What you are asked to do = Filtering the records below, copy only those lines that include the word "volunteer".

Material for this task =
▬▬▬
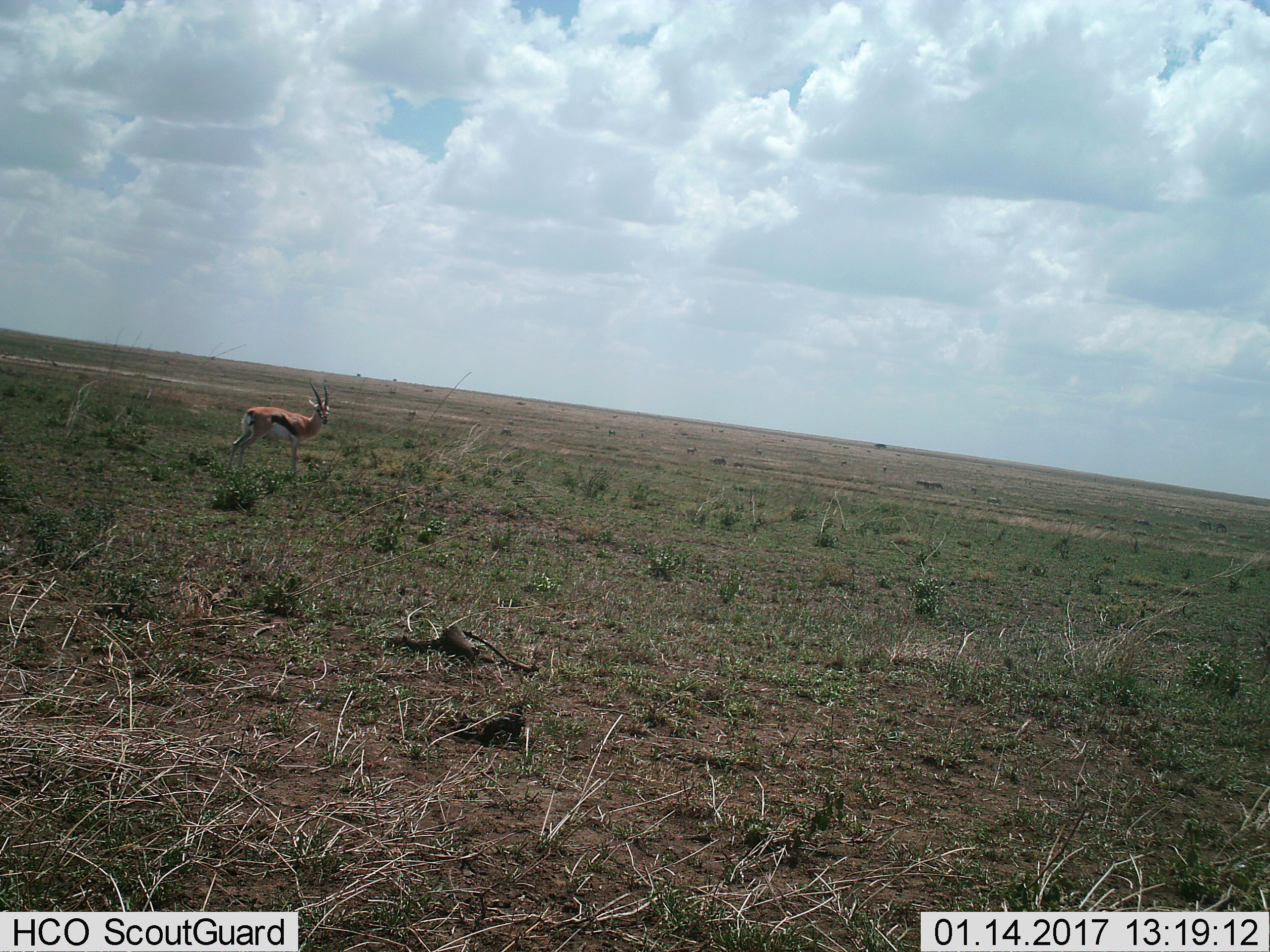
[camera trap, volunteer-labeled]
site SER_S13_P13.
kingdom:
▬▬▬
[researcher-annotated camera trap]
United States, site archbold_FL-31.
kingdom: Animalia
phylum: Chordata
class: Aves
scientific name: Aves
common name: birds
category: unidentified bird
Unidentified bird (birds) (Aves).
▬▬▬
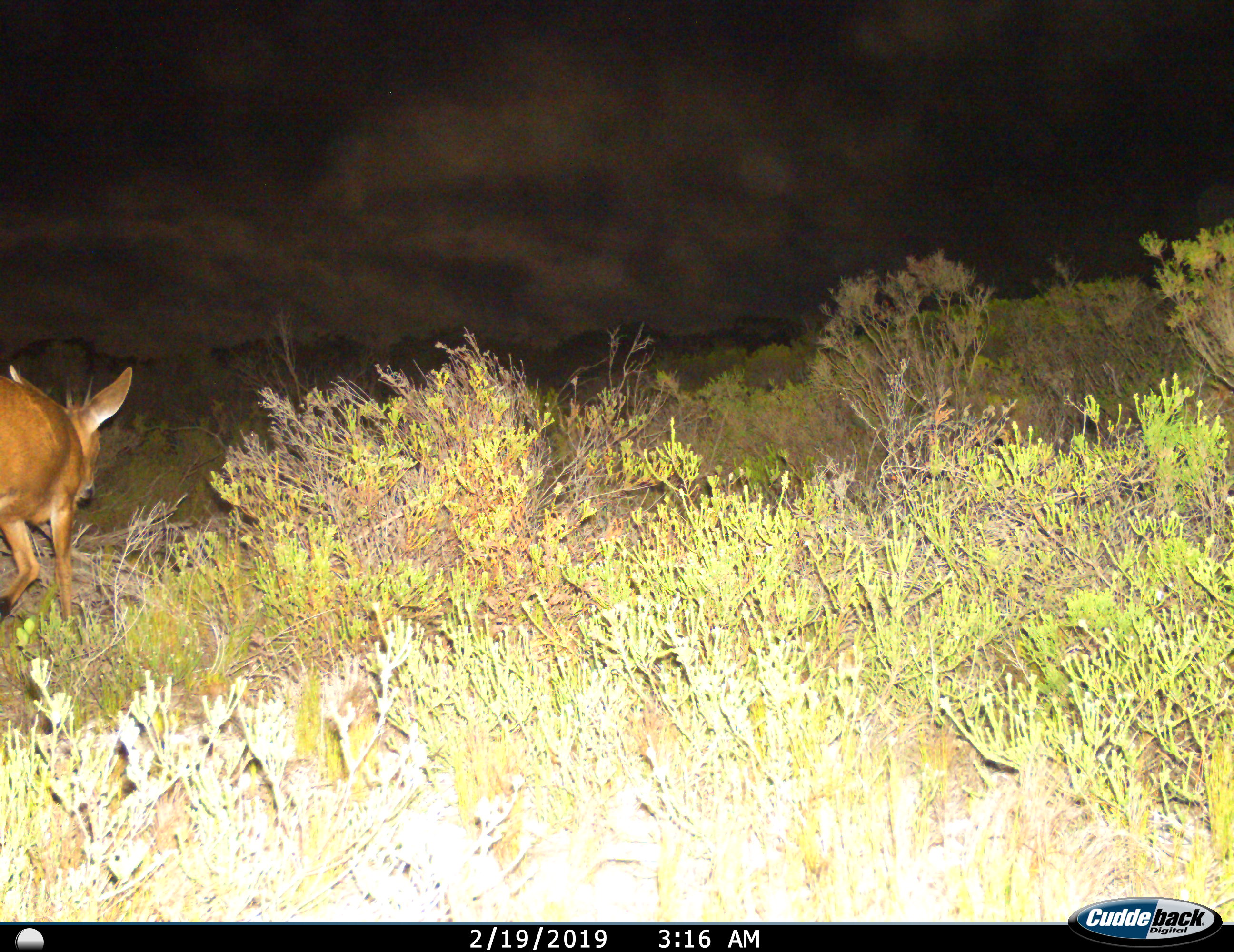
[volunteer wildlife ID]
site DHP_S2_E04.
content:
▬▬▬
Answer area =
[camera trap, volunteer-labeled]
[volunteer wildlife ID]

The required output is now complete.